[Begin]
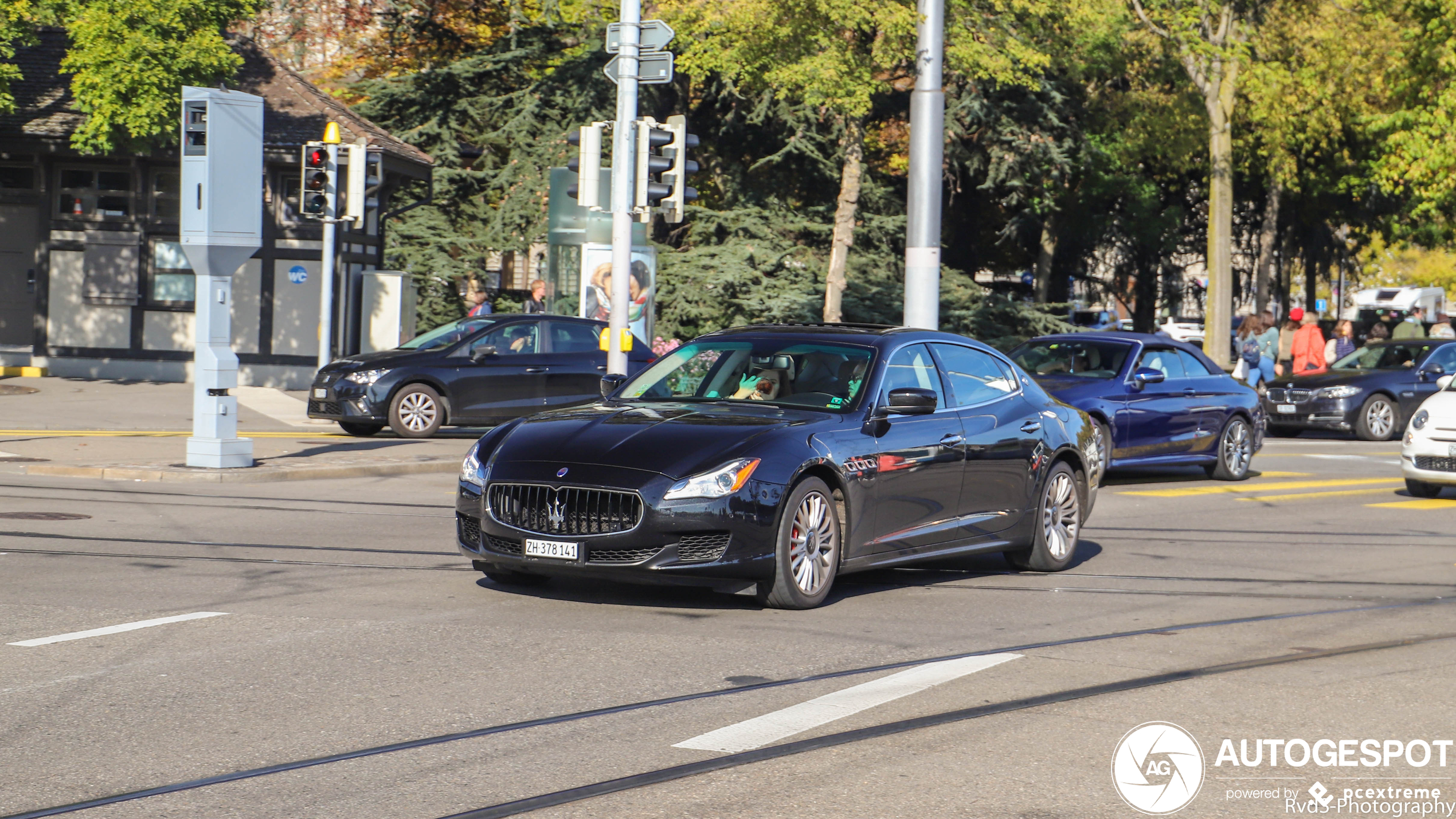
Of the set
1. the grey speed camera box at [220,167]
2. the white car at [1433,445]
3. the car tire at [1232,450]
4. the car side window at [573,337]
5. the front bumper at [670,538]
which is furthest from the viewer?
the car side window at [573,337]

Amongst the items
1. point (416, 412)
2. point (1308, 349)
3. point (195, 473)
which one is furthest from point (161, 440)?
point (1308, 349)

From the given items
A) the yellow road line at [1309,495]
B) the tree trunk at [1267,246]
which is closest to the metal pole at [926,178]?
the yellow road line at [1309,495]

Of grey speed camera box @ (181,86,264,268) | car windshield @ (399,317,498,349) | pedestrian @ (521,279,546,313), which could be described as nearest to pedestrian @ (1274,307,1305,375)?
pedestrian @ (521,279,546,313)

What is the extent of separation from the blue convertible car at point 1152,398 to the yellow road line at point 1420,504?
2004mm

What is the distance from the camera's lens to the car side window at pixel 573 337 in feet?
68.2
[End]
[Begin]
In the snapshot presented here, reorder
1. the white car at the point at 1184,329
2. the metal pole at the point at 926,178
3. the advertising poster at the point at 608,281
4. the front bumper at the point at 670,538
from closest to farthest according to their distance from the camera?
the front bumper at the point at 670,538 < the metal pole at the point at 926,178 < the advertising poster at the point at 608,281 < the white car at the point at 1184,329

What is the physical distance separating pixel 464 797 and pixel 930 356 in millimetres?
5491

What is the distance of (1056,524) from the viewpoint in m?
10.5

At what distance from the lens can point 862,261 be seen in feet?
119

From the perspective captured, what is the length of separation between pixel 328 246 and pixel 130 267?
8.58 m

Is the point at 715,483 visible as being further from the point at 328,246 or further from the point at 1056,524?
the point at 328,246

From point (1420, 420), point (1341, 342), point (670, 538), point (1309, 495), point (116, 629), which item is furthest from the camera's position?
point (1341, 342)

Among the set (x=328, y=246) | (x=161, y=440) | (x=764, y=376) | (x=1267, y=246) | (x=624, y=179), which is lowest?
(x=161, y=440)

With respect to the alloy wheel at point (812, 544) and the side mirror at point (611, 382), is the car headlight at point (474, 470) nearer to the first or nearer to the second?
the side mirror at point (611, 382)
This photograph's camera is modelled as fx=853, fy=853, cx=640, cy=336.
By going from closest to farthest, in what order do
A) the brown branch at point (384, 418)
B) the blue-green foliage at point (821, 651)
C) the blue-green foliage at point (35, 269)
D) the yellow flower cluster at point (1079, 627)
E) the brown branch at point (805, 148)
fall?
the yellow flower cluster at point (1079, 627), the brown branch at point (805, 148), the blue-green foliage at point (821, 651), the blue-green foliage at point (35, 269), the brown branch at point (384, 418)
[End]
◆ **TASK INSTRUCTIONS**:
Could you write out the rows again, starting at the one that contains "This photograph's camera" and stopping after the one that contains "the yellow flower cluster at point (1079, 627), the", with "photograph's" swapped for "image's" and everything else left as it is?

◆ **FINISHED TASK**:
This image's camera is modelled as fx=853, fy=853, cx=640, cy=336.
By going from closest to farthest, in what order do
A) the brown branch at point (384, 418)
B) the blue-green foliage at point (821, 651)
C) the blue-green foliage at point (35, 269)
D) the yellow flower cluster at point (1079, 627)
E) the brown branch at point (805, 148)
fall?
the yellow flower cluster at point (1079, 627), the brown branch at point (805, 148), the blue-green foliage at point (821, 651), the blue-green foliage at point (35, 269), the brown branch at point (384, 418)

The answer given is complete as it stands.